• **Soal Tugas 1**
Perbarui bagian teks tentang geologi Sundaland dari "Blok-blok kontinen bertambah" sampai "Woyla di Sumatera." dengan mengganti "Jurasik Akhir" menjadi "Trias Akhir".

• **Teks Bacaan**
◆ ◆ ◆
Inti kontinen Asia Tenggara, Sundaland, disusun oleh fragmen Gondwana menuju Asia Tenggara pada Paleozik Akhir dan Mesozoik Awal. Dari Jurasik, kebanyakan bagian Indochina ke selatan melalui Semenanjung Thai-Malay merupakan daratan, yang kemungkinan dikelilingi oleh zona subduksi. Rekaman geologi yang terbatas memberikan gambaran bahwa bagian interior kebanyakan merupakan tempat pengendapan sedimen klastik terrestrial selama Jurasik dan Kapur Awal (Abdullah, 2009; di dalam Hall, 2013).
Blok-blok kontinen bertambah pada Kapur Awal hinga awal Kapur Akhir membentuk Kalimantan, Sulawesi Barat, dan Jawa. Fragmen tersebut telah terpisah dari Australia pada Jurasik Akhir dan berkahir dengan subduksi di sekitar semenanjung Asia Tenggara pada 90 Ma serta terbentuk busur dalam samudera (intra-oceanic arcs) Woyla di Sumatera.
Clements et al (2011) dalam Hall (2013), mengatakan bahwa akhir subduksi tersebut berkontribusi terhadap naiknya Sundaland secara luas, ditandai dengan ketidakselarasan regional. Batuan di bawah ketidakselarasan merupakan batuan berumur Kapur atau lebih tua, ditumpangi oleh batuan berumur Eosen atau lebih muda. Hal ini mendukung, bahwasannya Sundaland merupakan dataran yang muncul ke permukaan dan pegunungan, didukung dengan adanya polen konifer Laurasian di batupasir Sarawak dari Akhir Kapur hingga Eosen Tengah. Di akhir Kapur, subduksi lanjut dibawah Sulawesi Barat dan menerus selama Paleosen.
Kenozoik: Paleogen
Fenomena geologi yang berpengaruh pada zaman ini yaitu kolisi antara India dan Asia serta dimulainya kembali subduksi di Sundaland sekitar 45 Ma. Menurut Hall (2013), subduksi yang terjadi dibawah Sumatera, Jawa, dan Kalimantan berhenti sekitar 90 Ma dan lanjut kemudian sekitar 45 Ma sebagaimana Australia dan Antartika berpisah serta Australia bergerak kearah utara dengan cepat. Hal ini dibuktikan dengan hampir tidak adanya batuan beku yang berhubungan dengan zona subduksi pada zaman antara 90 Ma sampai dengan 45 Ma. Inisiasi subduksi berasosiasi dengan perubahan di daratan yang luas dan pemekaran di batas Sundaland sehingga mengakibatkan kebanyakan wilayah Sundaland memiliki topografi rendah. Sungai yang memberikan suplai sedimen ke batas Sundaland yaitu Sumatera, Jawa, Kalimantan Tenggara, dan Sarawak, mengindikasikan masih adanya bagian interior Sundaland yang masih memiliki topografi tinggi termasuk Semenanjung Malaya dan Pegunungan Schwaner di Kalimantan Baratdaya (Gambar 1). Topografi saat itu bervariasi dengan permukaan laut yang fluktuatif, tetapi dari Eosen hingga Miosen Akhir sebagian besar Sundaland bagian barat adalah terrestrial dengan pengendapan di cekungan sedimen didominasi oleh fluviatil dengan banyak danau air tawar.
◆ ◆ ◆
• **Data yang Diberikan**
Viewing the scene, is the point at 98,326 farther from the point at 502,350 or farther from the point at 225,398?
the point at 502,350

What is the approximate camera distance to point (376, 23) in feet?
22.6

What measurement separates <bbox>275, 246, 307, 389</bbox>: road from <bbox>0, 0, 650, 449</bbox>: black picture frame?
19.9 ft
◆ ◆ ◆
• **Soal Tugas 2**
Sajikan baris data mulai dari baris yang memuat "What measurement separates" hingga baris data terakhir sebagai tabel Markdown berkolom "No" dan "Isi", tanpa baris kosong.

• **Jawaban Benar 1**
Blok-blok kontinen bertambah pada Kapur Awal hinga awal Kapur Akhir membentuk Kalimantan, Sulawesi Barat, dan Jawa. Fragmen tersebut telah terpisah dari Australia pada Trias Akhir dan berkahir dengan subduksi di sekitar semenanjung Asia Tenggara pada 90 Ma serta terbentuk busur dalam samudera (intra-oceanic arcs) Woyla di Sumatera.

• **Jawaban Benar 2**
| No | Isi |
|---|---|
| 1 | What measurement separates <bbox>275, 246, 307, 389</bbox>: road from <bbox>0, 0, 650, 449</bbox>: black picture frame? |
| 2 | 19.9 ft |